__RECORDS FOR THE EXERCISE__.
········

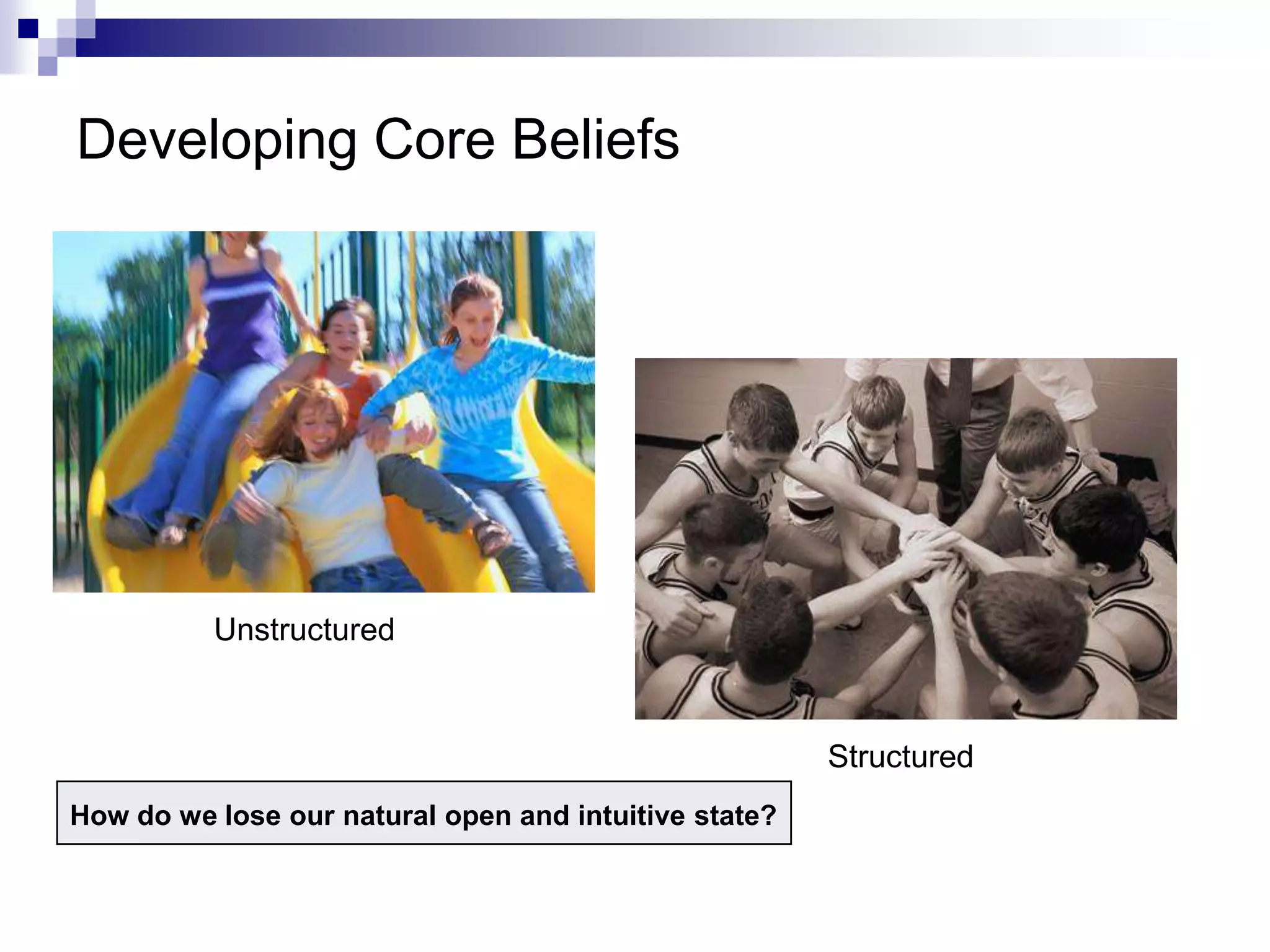 Developing Core Beliefs

Unstructured

Structured

How do we lose our natural open and intuitive state?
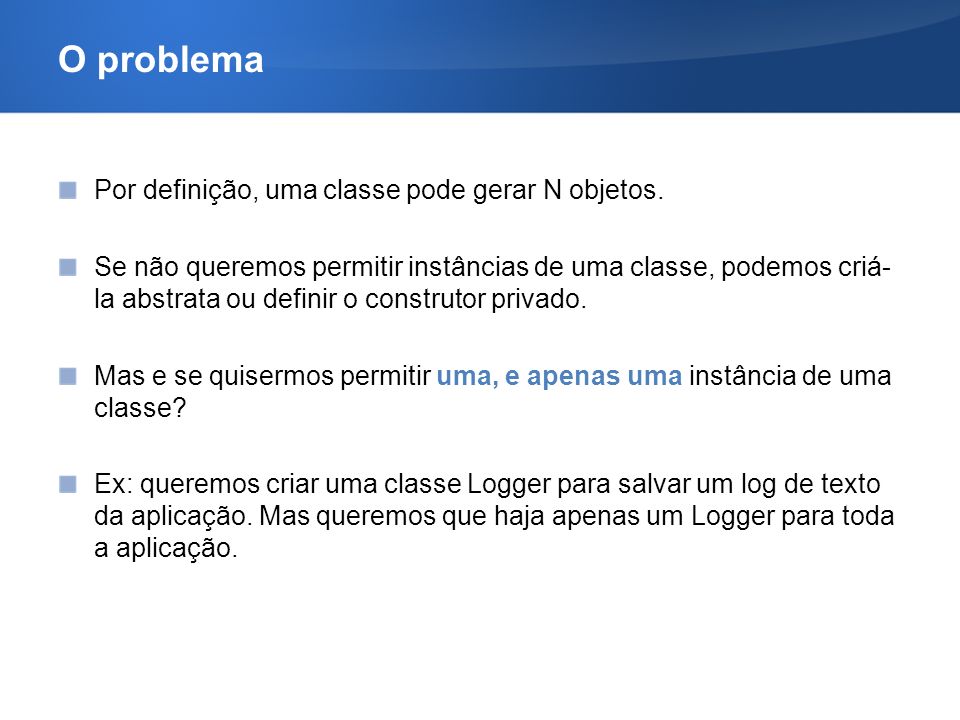 O problema

Por definição, uma classe pode gerar N objetos.

Se não queremos permitir instâncias de uma classe, podemos criá-la abstrata ou definir o construtor privado.

Mas e se quisermos permitir uma, e apenas uma instância de uma classe?

Ex: queremos criar uma classe Logger para salvar um log de texto da aplicação. Mas queremos que haja apenas um Logger para toda a aplicação.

········

Please filter the data down to the lines containing the word "permitir".

Se não queremos permitir instâncias de uma classe, podemos criá-la abstrata ou definir o construtor privado.
Mas e se quisermos permitir uma, e apenas uma instância de uma classe?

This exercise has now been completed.